Shortly before 6 p.m., 5-year-old Cameron Bedat ran into her family’s apartment at 367 High St., yelling that the house next door was on fire.
His mother, Jillian Bedat, looked and saw flames she guessed were 15 feet high coming from the porch of 363 High St., and saw smoke pouring out.
“I grabbed the phone and I called 911,” she said.
The family made it safely out the back door. A full crew of eight firefighters responded, plus Hanks and Second Assistant Fire Chief Paul Russell.
The houses that caught fire are located on a hill overlooking the borough’s downtown district. Hanks said he saw the smoke on the horizon from his nearby Hillcrest Avenue home.

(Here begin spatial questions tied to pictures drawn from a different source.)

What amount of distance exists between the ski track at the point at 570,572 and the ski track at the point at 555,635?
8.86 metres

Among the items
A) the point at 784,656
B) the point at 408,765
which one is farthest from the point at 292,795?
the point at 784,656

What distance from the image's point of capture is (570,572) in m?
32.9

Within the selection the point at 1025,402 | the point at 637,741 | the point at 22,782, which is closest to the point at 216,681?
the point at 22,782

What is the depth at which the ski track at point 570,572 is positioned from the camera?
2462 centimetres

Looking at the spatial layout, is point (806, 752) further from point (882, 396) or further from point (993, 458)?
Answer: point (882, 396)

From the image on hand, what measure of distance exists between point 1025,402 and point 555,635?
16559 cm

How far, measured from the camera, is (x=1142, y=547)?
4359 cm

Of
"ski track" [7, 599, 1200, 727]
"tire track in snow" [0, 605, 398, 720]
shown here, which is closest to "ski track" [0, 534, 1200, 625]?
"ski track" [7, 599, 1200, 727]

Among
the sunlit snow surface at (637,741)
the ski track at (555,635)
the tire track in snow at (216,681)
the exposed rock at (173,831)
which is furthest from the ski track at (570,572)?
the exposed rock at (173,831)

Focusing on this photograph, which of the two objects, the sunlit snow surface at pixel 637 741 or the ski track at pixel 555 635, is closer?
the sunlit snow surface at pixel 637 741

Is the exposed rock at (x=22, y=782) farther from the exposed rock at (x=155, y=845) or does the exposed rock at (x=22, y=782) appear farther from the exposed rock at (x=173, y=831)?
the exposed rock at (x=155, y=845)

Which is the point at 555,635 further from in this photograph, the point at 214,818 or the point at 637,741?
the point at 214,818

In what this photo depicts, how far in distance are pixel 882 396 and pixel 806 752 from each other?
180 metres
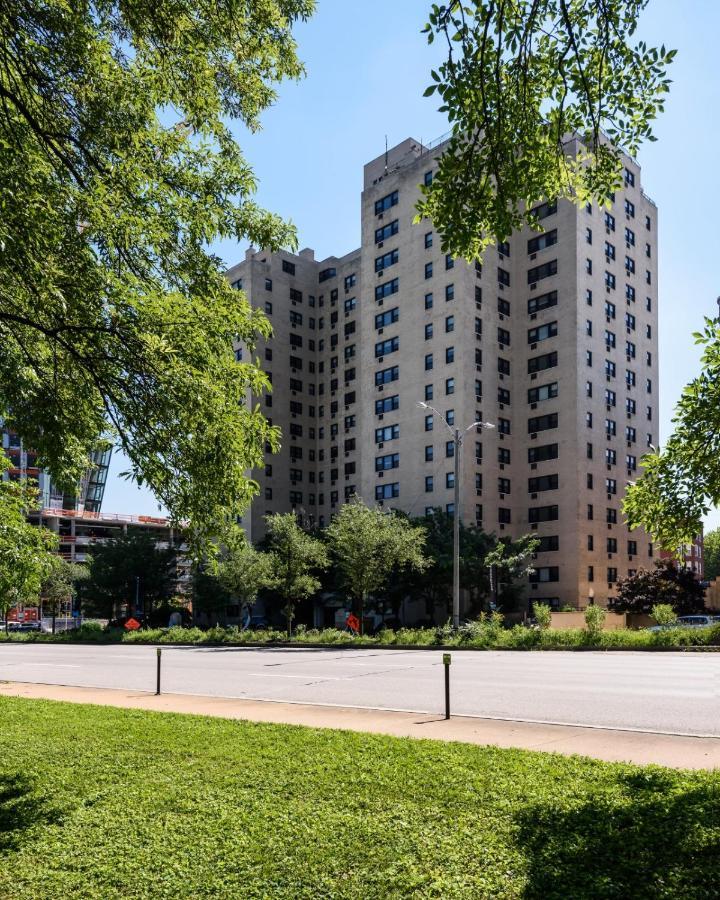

“Everyone on the whole east side of town could see the smoke column,” Hanks said.
The fire damaged the exteriors of both houses and warped the vinyl siding on a third house nearby. Bedat’s family is the only one living in their three-unit house, she said, which is under foreclosure. The owner lives in Florida, she said. The family does not have renters’ insurance, she said.
The family was told they would be able to re-enter the house, Bedat said, although Connecticut Light & Power had arrived to cut off service while technicians investigated possible electrical damage.
“We might not have power for a while,” Bedat said.
The porch of the vacant house and the damaged part of the porch next door will have to be demolished, Hanks said.
Police responded to the scene, blocking off High Street from the Maple Street entrance, and an ambulance crew was on hand as well.
After the fire was extinguished, the crew remained on scene checking for flare-ups. Acting Fire Marshal Robert Weaver arrived to determine how the fire started.
Two hours after the call, the cause of the fire remained unknown.